Dufay said people living on the edge of city limits sometimes must wait an hour or more for a ride. And too many drivers spend their time waiting for fares at the airport or in front of hotels, he said, bypassing customers who might need a short trip to a bar or restaurant.
"It's pretty impossible right now to just flag down a cab," Dufay said.
The other plank in Wednesday's protest was an anti-kickback rule that has been approved by the city's private-for-hire transportation board but has yet to be placed on a City Council agenda.

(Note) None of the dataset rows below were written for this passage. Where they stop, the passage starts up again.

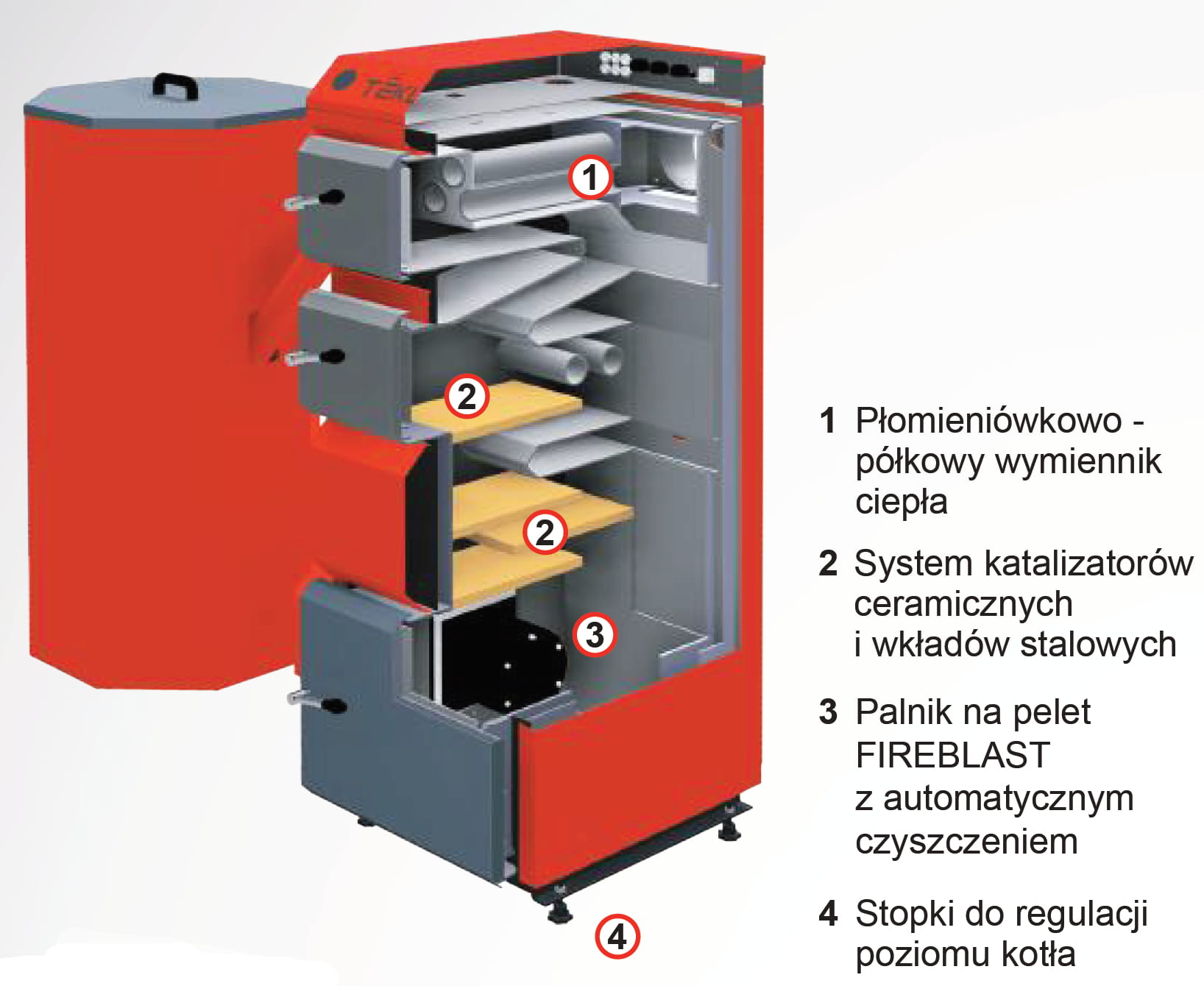 TEKL

1

2

2

3

4

1 Płomieniówkowo - półkowy wymiennik ciepła

2 System katalizatorów ceramicznych i wkładów stalowych

3 Palnik na pelet FIREBLAST z automatycznym czyszczeniem

4 Stopki do regulacji poziomu kotła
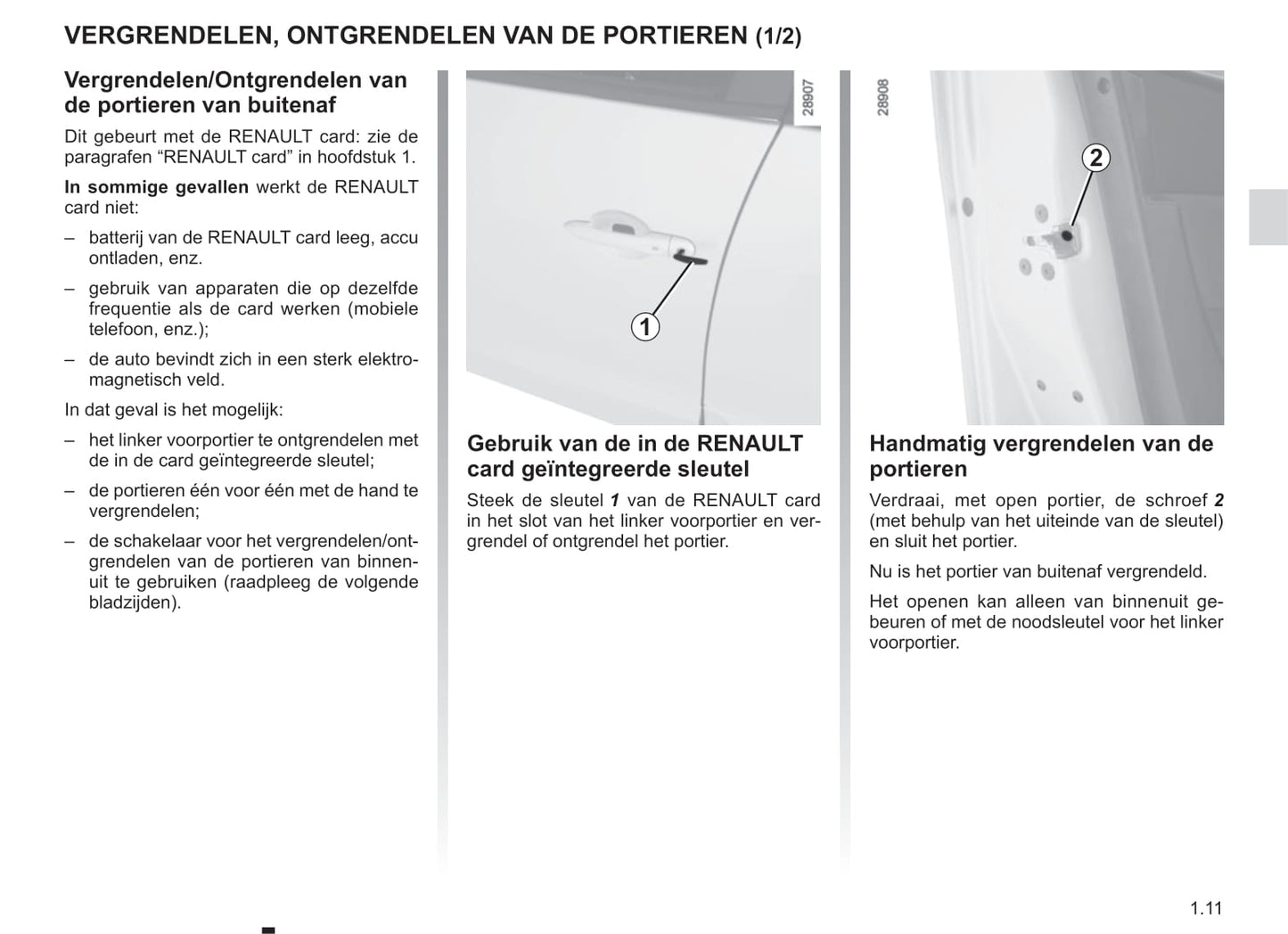 VERGRENDELEN, ONTGRENDELEN VAN DE PORTIEREN (1/2)

Vergrendelen/Ontgrendelen van de portieren van buitenaf

Dit gebeurt met de RENAULT card: zie de paragrafen “RENAULT card” in hoofdstuk 1.

In sommige gevallen werkt de RENAULT card niet:

– batterij van de RENAULT card leeg, accu ontladen, enz.

– gebruik van apparaten die op dezelfde frequentie als de card werken (mobiele telefoon, enz.);

– de auto bevindt zich in een sterk elektromagnetisch veld.

In dat geval is het mogelijk:

– het linker voorportier te ontgrendelen met de in de card geïntegreerde sleutel;

– de portieren één voor één met de hand te vergrendelen;

– de schakelaar voor het vergrendelen/ontgrendelen van de portieren van binnenuit te gebruiken (raadpleeg de volgende bladzijden).

28907

1

Gebruik van de in de RENAULT card geïntegreerde sleutel

Steek de sleutel 1 van de RENAULT card in het slot van het linker voorportier en vergrendel of ontgrendel het portier.

28908

2

Handmatig vergrendelen van de portieren

Verdraai, met open portier, de schroef 2 (met behulp van het uiteinde van de sleutel) en sluit het portier.

Nu is het portier van buitenaf vergrendeld.

Het openen kan alleen van binnenuit gebeuren of met de noodsleutel voor het linker voorportier.

1.11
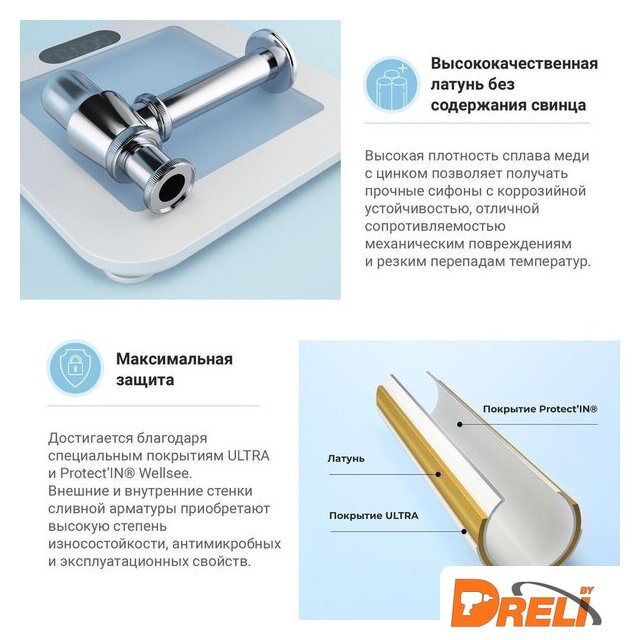 Высококачественная латунь без содержания свинца

Высокая плотность сплава меди с цинком позволяет получать прочные сифоны с коррозийной устойчивостью, отличной сопротивляемостью механическим повреждениям и резким перепадам температур.

Максимальная защита

Достигается благодаря специальным покрытиям ULTRA и Protect'IN® Wellsee. Внешние и внутренние стенки сливной арматуры приобретают высокую степень износостойкости, антимикробных и эксплуатационных свойств.

Покрытие Protect'IN®

Латунь

Покрытие ULTRA

DRELI BY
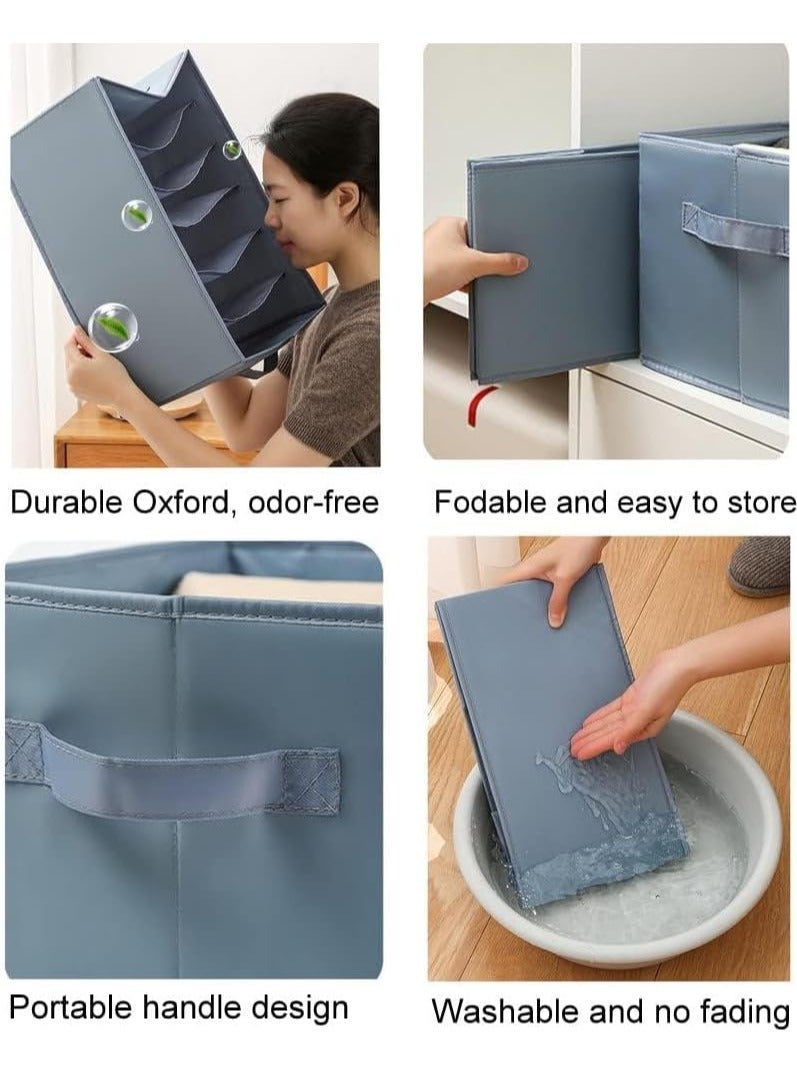 Durable Oxford, odor-free

Fodable and easy to store

Portable handle design

Washable and no fading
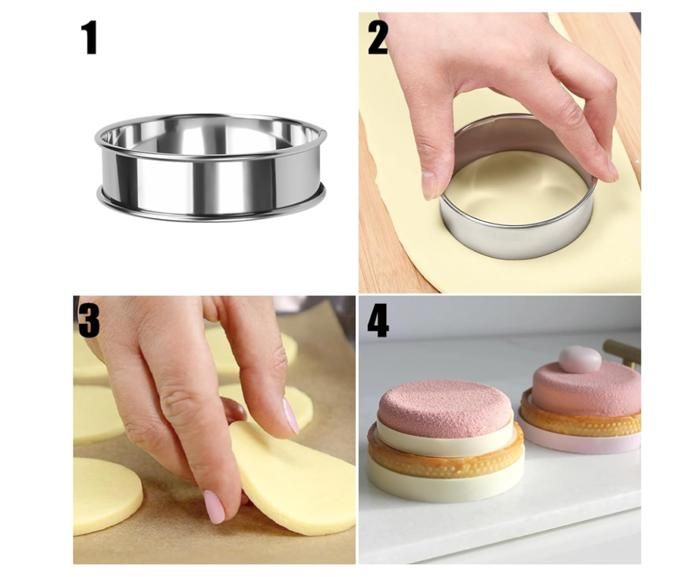 1

2

3

4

Drivers displayed signs on their cabs such as "End Hotel Corruption" and "Quit Taking Bribes." They say doormen will divert hotel-to-airport fares — a $32 ride from downtown — to other drivers unless they pay up. Doormen at Embassy Suites were singled out, but the cabbies say it happens at other hotels.
Doormen at the Embassy Suites referred questions to hotel general manager Steve Jung. He said the hotel has a written policy forbidding doormen from engaging in such behavior.
"If they were caught taking kickbacks, they would absolutely be dealt with," Jung said.
Dufay said the issue is common throughout the U.S. Though much of the evidence is anecdotal, he said Portland doormen generally want $10.
"The downside for the guests is that the cab drivers will take a longer route to the airport," he said.